Instructions for the task:
Reproduce all of the data below word for word, leaving the pictures out of your answer.
··· Material shown ···
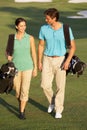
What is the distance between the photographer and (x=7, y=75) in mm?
9156

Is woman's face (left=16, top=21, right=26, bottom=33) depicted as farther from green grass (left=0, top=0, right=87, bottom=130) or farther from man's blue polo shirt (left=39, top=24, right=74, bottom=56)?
green grass (left=0, top=0, right=87, bottom=130)

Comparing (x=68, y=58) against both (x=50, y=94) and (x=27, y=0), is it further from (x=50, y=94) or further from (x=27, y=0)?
(x=27, y=0)

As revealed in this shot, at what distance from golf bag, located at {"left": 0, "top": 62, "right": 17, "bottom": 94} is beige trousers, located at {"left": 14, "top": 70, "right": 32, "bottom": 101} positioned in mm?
252

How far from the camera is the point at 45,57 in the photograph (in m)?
9.52

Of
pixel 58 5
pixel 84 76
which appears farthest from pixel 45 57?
pixel 58 5

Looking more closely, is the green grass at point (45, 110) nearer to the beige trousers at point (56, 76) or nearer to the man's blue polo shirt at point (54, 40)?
the beige trousers at point (56, 76)

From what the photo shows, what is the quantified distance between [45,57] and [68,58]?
468 millimetres

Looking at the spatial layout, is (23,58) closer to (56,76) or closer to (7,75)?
(7,75)

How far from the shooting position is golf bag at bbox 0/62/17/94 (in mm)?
9094

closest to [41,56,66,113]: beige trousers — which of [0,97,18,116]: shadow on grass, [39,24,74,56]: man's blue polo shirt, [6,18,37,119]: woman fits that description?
[39,24,74,56]: man's blue polo shirt

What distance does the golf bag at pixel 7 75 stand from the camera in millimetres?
9094

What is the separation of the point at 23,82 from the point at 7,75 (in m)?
0.44

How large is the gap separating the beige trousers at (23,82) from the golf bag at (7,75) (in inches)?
9.9

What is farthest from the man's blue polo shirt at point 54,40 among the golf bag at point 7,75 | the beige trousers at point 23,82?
the golf bag at point 7,75
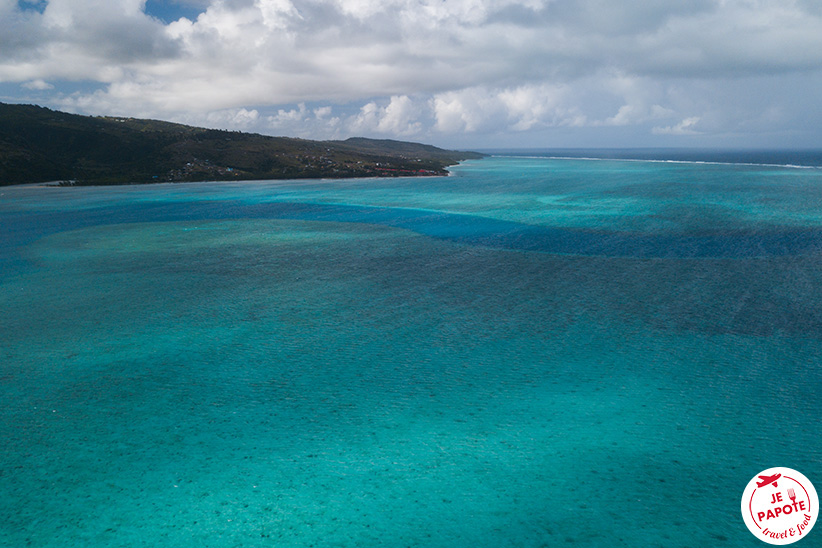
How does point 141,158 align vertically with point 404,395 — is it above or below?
above

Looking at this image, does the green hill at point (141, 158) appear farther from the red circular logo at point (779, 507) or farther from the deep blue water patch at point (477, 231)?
the red circular logo at point (779, 507)

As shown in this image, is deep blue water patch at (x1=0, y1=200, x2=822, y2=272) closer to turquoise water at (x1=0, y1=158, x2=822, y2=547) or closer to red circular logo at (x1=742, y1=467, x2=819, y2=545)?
turquoise water at (x1=0, y1=158, x2=822, y2=547)

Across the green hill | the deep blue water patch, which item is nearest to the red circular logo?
the deep blue water patch

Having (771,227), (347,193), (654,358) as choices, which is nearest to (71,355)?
(654,358)

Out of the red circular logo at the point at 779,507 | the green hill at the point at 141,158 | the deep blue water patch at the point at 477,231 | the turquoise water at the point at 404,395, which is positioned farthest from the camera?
the green hill at the point at 141,158

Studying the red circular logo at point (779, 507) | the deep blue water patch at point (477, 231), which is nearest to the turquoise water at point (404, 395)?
the red circular logo at point (779, 507)

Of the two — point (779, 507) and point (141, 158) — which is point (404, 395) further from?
point (141, 158)

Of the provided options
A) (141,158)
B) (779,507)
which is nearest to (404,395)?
(779,507)
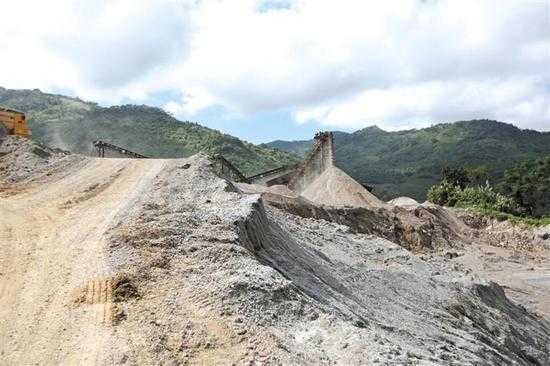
···
Solution for this task:
What is the distance between the photographer and (x=7, y=75) in mm?
9156

Is woman's face (left=16, top=21, right=26, bottom=33) depicted as farther from green grass (left=0, top=0, right=87, bottom=130) or farther from man's blue polo shirt (left=39, top=24, right=74, bottom=56)?
green grass (left=0, top=0, right=87, bottom=130)

Comparing (x=68, y=58) against both (x=50, y=94) and (x=27, y=0), is it further from (x=50, y=94) or further from (x=27, y=0)?
(x=27, y=0)

As revealed in this shot, at what distance from golf bag, located at {"left": 0, "top": 62, "right": 17, "bottom": 94} is beige trousers, located at {"left": 14, "top": 70, "right": 32, "bottom": 101} positioned in mm?
252

How far from the camera is the point at 45,57 in the photograph (in m)?
9.52

Of
pixel 58 5
pixel 84 76
which appears farthest from pixel 45 57?
pixel 58 5

Looking more closely, is the green grass at point (45, 110) nearer to the beige trousers at point (56, 76) or nearer to the man's blue polo shirt at point (54, 40)?
the beige trousers at point (56, 76)

From what the photo shows, what is the quantified distance between [45,57] and [68,58]?
468 millimetres

Looking at the spatial layout, is (23,58) closer to (56,76) or closer to (7,75)?
(7,75)

How far from the shooting position is golf bag at bbox 0/62/17/94 (in mm)?
9094

closest to [41,56,66,113]: beige trousers — which of [0,97,18,116]: shadow on grass, [39,24,74,56]: man's blue polo shirt, [6,18,37,119]: woman fits that description?
[39,24,74,56]: man's blue polo shirt

What distance does the golf bag at pixel 7 75 stand from the camera in millimetres?
9094

What is the separation of the point at 23,82 from the point at 7,75 (in m)?
0.44

How large is the gap separating the beige trousers at (23,82) from the golf bag at (7,75) (in inches)?
9.9

What is farthest from the man's blue polo shirt at point 54,40 among the golf bag at point 7,75 | the beige trousers at point 23,82?
the golf bag at point 7,75
How does point 141,158 align vertically with point 404,395 — is it above or below?
above

Looking at this image, does the green hill at point (141, 158) appear farther from the red circular logo at point (779, 507) or farther from the deep blue water patch at point (477, 231)?
the red circular logo at point (779, 507)

As shown in this image, is deep blue water patch at (x1=0, y1=200, x2=822, y2=272) closer to turquoise water at (x1=0, y1=158, x2=822, y2=547) or closer to red circular logo at (x1=742, y1=467, x2=819, y2=545)?
turquoise water at (x1=0, y1=158, x2=822, y2=547)

Across the green hill | the deep blue water patch, which item is nearest to the red circular logo?
the deep blue water patch

Having (771,227), (347,193), (654,358) as choices, which is nearest to (71,355)?
(654,358)

Out of the red circular logo at the point at 779,507 | the green hill at the point at 141,158 | the deep blue water patch at the point at 477,231 | the turquoise water at the point at 404,395, which is positioned farthest from the camera?
the green hill at the point at 141,158

Studying the red circular logo at point (779, 507) | the deep blue water patch at point (477, 231), which is nearest to the turquoise water at point (404, 395)?
the red circular logo at point (779, 507)

Of the two — point (779, 507) and point (141, 158) — which is point (404, 395) further from?
point (141, 158)

Of the provided options
A) (141,158)
B) (779,507)
which is nearest to (404,395)?
(779,507)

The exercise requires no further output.